● **Consigne A**
Réécris les lignes fournies sous l'extrait, en commençant à celle qui contient « When examining » et en terminant à la dernière de ces lignes. Remplace « nearer » par « closer » sans rien modifier d'autre, et laisse les images hors de ta réponse.

Qui est véritablement Mentor : un ancien plein de sagesse ? Un précepteur modèle ? Un père de substitution ? Un peu tout cela. Sous ses habits de sage vieillard, Mentor ne manque pas d’énergie. Il joue, certes, du fait de l’absence d’Ulysse, un rôle de substitut paternel, mais son affection pour son élève demeure discrète. Ses conseils bienveillants font parfois place à des remontrances et il lui arrive d’imposer des frustrations dans l’immédiat.
Ainsi, au début du roman, quand les habitants de la Crète proposent à Télémaque de devenir leur souverain, Mentor empêche son élève, à vrai dire flatté et assez tenté, d’accepter cette proposition qui le détournerait de sa double quête : partir à la recherche de son père Ulysse et conquérir le trône d’Ithaque. Et c’est même en utilisant la force que Mentor évacue Télémaque de l’île de Calypso où la passion amoureuse pour une nymphe risquait de lui faire oublier sa mission.
Au bout de cette éducation, l’élève devra être en mesure de réfléchir, d’appliquer et de tenir seul. N’est-ce pas là, en fin de compte, le but de toute éducation ? Ainsi, certains épisodes mettent en scène une séparation de l’élève et du maître, d’abord accidentelle et douloureuse, puis – un peu plus loin dans le roman et dans la progression du jeune homme – volontaire et mieux réfléchie. Malgré les erreurs commises en ces occasions, se met doucement en place un apprentissage de l’autonomie. C’est la disparition du précepteur qui est ainsi programmée.


Dans cette première édition officielle du roman, l’illustration du livre XI produit un écart entre la légende et l’image : si Télémaque a la première place dans la légende, c’est Mentor, avec son rameau sur l’axe médian, qui occupe la place la plus visible de l’illustration.
« Telemaque et Mentor proposent la paix », dans Fénelon, Les Avantures [sic] de Telemaque fils d’Ulysse, Paris, F. Delaulne, 1717, t. 1, Livre XI, entre p. 398 et p. 399 © BnF/Gallica

Dans une nouvelle édition du roman de 1730, l’illustration qui correspond au livre XII montre comment Mentor apporte son aide non pas à Télémaque mais à Idoménée, roi de Crète arrogant : si l’âge plus avancé de ce dernier aurait dû l’exempter de l’aide d’un précepteur, ses nombreuses erreurs rendent les leçons encore nécessaires.
« Mentor fait faire à Idomenée des Reglemens pour le Commerce, les Arts, et la Police dans Salante », dans Fénelon, Les Avantures [sic] de Telemaque fils d’Ulysse, Paris, Veuve Delaulne, 1730, t. 1, Livre XII, p. 252 © BnF/Gallica

Parmi les conseils que dispense Mentor à ses élèves princiers, les beaux-arts ne sont pas négligés.
« Academie des Beaux-arts érigée par Mentor », dans Fénelon, Les Avantures [sic] de Telemaque fils d’Ulysse, Paris, F. Delaulne, 1717, t. 1, Livre XII, entre p. 428 et p. 429 © BnF/Gallica

Dans son manuscrit autographe, Fénelon a régulièrement remplacé le nom de la déesse Minerve par celui, plus humain et plus proche de Télémaque, de Mentor.

(Enregistrements de questions de raisonnement spatial)
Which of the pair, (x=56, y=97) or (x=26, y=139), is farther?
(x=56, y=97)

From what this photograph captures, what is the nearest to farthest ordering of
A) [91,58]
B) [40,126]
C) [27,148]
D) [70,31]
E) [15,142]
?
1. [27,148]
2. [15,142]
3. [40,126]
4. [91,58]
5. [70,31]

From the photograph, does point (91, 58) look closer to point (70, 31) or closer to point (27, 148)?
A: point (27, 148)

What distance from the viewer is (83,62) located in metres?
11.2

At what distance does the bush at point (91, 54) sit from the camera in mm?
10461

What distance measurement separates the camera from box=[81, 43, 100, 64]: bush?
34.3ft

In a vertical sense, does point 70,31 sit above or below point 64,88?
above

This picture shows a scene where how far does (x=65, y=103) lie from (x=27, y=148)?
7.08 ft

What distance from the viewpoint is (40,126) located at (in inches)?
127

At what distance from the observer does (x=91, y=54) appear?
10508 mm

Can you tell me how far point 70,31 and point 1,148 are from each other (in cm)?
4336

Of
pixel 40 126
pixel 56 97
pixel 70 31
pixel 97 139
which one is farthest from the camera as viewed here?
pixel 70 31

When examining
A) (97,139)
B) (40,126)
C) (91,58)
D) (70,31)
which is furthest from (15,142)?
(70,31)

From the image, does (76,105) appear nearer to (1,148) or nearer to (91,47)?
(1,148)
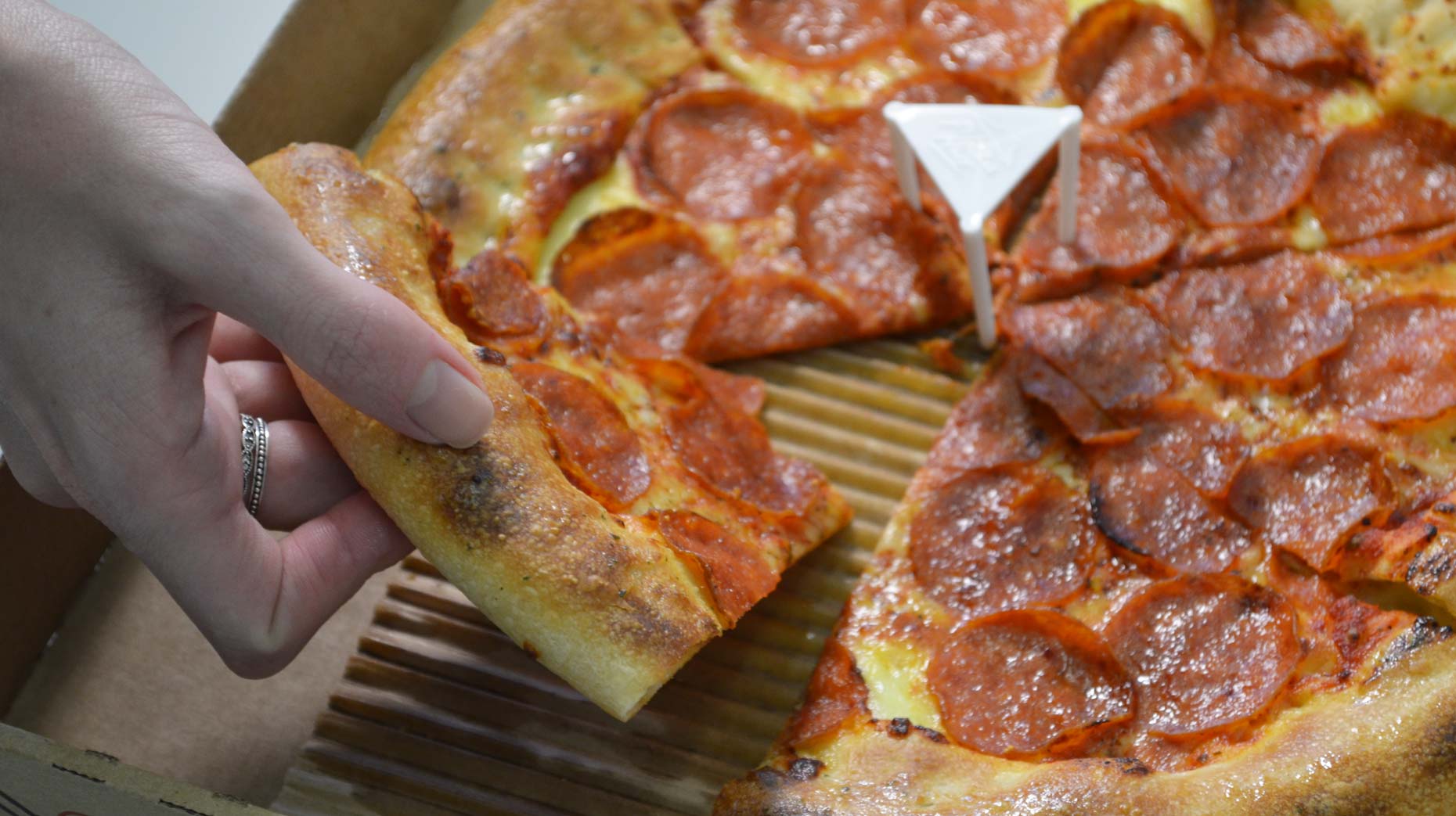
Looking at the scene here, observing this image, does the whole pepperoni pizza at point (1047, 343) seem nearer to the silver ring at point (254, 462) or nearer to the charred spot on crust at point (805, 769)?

● **Consigne B**
Réponds à ces questions d'après l'extrait sur Mentor :
(i) De quelle île Mentor évacue-t-il Télémaque par la force ?
(ii) Dans l'édition de 1730, à qui Mentor apporte-t-il son aide dans l'illustration du livre XII ?
(iii) Quel nom Fénelon a-t-il régulièrement remplacé par celui de Mentor dans son manuscrit autographe ?

● **Résultat A**
When examining
A) (97,139)
B) (40,126)
C) (91,58)
D) (70,31)
which is furthest from (15,142)?
(70,31)

From the image, does (76,105) appear closer to (1,148) or closer to (91,47)?
(1,148)
Looking at the scene here, observing this image, does the whole pepperoni pizza at point (1047, 343) seem closer to the silver ring at point (254, 462) or closer to the charred spot on crust at point (805, 769)?

● **Résultat B**
(i) L'île de Calypso.
(ii) À Idoménée, roi de Crète.
(iii) Le nom de la déesse Minerve.